Another early start was required to drive out into SS9 and get ahead of the road closure. We had decided to pitch up at a hairpin bend at the bottom of a steep hill. The continuing great weather meant we had probably made the wrong call. The dust was going to be a real issue.
We knew Hayden would come down the hill fully committed, but we were not quite prepared for the amount of dust he left behind! Next driver to really impress me with his speed down the hill into the hair pin was Dave Holder. He was on it! Due to the dust, I had to move around a few times to try and get clear shots, but even worse for the drivers was the rising sun which as they exited the hairpin, hit them square in the eyes. Due to the dust all up in the air, it was almost impossible to see where they were going. One driver to impress toward the back of the field was Cory Saxton in his Gemini. He threw it sideways on the way in and kept it pinned. Awesome driving!

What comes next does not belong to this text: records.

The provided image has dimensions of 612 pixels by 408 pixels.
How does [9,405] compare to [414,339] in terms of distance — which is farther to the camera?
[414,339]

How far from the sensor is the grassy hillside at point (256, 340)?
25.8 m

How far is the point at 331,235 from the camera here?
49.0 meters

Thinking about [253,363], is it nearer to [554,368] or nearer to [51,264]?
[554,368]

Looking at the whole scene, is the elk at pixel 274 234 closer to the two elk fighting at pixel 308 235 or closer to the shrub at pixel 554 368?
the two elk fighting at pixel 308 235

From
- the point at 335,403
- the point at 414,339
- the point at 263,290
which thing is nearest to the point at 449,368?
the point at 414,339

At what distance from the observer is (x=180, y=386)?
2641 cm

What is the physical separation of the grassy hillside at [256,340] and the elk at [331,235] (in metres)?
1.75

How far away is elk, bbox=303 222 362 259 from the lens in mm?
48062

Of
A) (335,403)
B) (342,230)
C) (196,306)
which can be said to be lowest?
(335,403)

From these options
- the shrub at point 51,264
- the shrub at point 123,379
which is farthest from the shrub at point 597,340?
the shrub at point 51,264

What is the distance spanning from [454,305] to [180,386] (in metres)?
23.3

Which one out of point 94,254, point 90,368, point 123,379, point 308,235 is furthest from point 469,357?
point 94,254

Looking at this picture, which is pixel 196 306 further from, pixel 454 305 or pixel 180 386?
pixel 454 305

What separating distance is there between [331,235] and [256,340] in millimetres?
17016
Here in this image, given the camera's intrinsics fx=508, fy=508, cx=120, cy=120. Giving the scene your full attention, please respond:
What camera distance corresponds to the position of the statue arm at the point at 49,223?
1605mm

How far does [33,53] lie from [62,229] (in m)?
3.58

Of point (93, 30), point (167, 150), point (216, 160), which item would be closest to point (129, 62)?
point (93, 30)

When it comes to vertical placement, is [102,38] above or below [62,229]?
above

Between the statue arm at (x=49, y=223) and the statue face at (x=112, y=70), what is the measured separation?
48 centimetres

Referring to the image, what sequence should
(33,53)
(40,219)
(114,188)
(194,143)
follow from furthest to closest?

Again with so many cars and the rally moving quickly, we were only going to manage two stages, so we decided to head for the last stage of the day, Kuri Bush. This iconic stage is so daunting. Having driven through it end to end now, it’s nothing like how you see it in the in-car footage. The road is a lot steeper than the video shows. This is a road not to be taken for granted. It will bite!
Hayden Paddon came over the crest we were on absolutely flat out, and he flew. The suspension on the AP4 cars has a lot of travel and made the landing look easy. Several other drivers who flew were Dave Holder, Ben Hunt and Jeff Judd. The most impressive jump came from Regan Ross in his Escort. Amazing!
The 40th Otago rally was an awesome event, with some fantastic driving. Great effort by all those involved in making it happen, and all the volunteers who gave up their time.
We will be back next year.
The rest the 2016 NZRC bodes well as it moves north for the International Rally of Whangarei on 29th April.